Many manufacturers employ plastic light guides between the detector crystal and PM tubes, whereas others couple the PM tubes directly to the crystal. The functions of the light guide are to increase the light collection efficiency, by channeling scintillation light away from the gaps between the PM tubes, and to improve the uniformity of light collection as a function of position. The latter effect is achieved by painting or etching a carefully designed pattern onto the entrance face of the light guide. The use of the PM tubes with hexagonal or square cross-sections that can be tiled without gaps on the NaI(Tl) crystal may in some cases allow elimination of the light guide, assuming there is sufficient spreading of the scintillation light in the glass entrance window of the PM tube for accurate positioning.

The detector crystal and PM tube array are enclosed in a light-tight, lead-lined protective housing.
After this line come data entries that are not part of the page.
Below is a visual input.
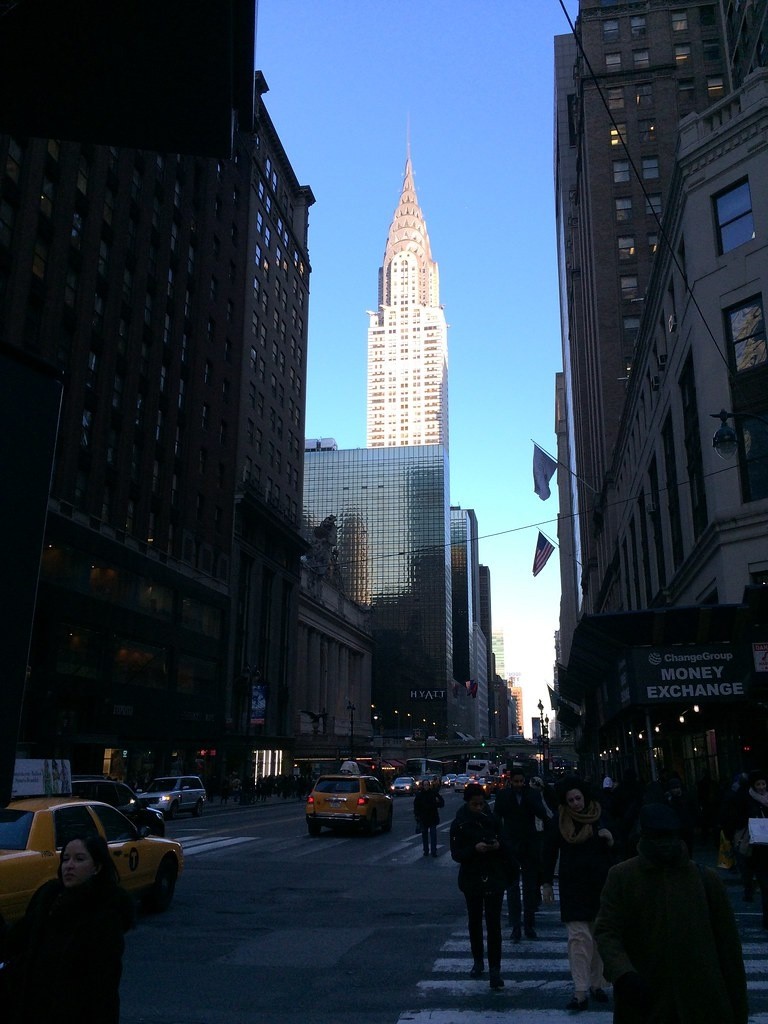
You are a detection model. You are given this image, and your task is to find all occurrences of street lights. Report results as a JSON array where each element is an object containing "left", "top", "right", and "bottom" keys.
[
  {"left": 538, "top": 700, "right": 549, "bottom": 775},
  {"left": 395, "top": 710, "right": 436, "bottom": 757},
  {"left": 370, "top": 704, "right": 381, "bottom": 778}
]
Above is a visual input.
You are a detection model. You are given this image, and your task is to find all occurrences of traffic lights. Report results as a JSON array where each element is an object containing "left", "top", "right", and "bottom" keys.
[
  {"left": 473, "top": 754, "right": 477, "bottom": 760},
  {"left": 482, "top": 740, "right": 485, "bottom": 748}
]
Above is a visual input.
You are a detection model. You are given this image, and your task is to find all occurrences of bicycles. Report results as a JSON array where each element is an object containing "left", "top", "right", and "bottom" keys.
[{"left": 250, "top": 786, "right": 258, "bottom": 804}]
In most modern cameras, most of the electronics (such as preamplifiers, pulse-height analyzers, automatic gain control, pulse pile-up rejection circuits and ADCs) are mounted directly on the individual PM tube bases within the detector housing to minimize signal distortions that can occur in long cable runs between the detector head and control console.

The amount of light detected by a particular PM tube is inversely related to the lateral distance between the interaction site and the center of that PM tube. This is illustrated in one dimension in Figure 13-4. Ideally, the relationship between signal amplitude and location with respect to the center of a PM tube would be linear. This would enable the position of an event to be determined by taking a weighted average or centroid of the PM tube signals using the simple relationships shown in Figure 13-4. In practice, however, the response is more complex, with a plateau directly beneath the PM tube (because the PM tube is not a “point” detector) and long, flat tails caused by reflections of light from the back and side surfaces of the NaI(Tl) crystal. Therefore a calibration for spatial nonlinearity is required (see Chapter 14, Section B).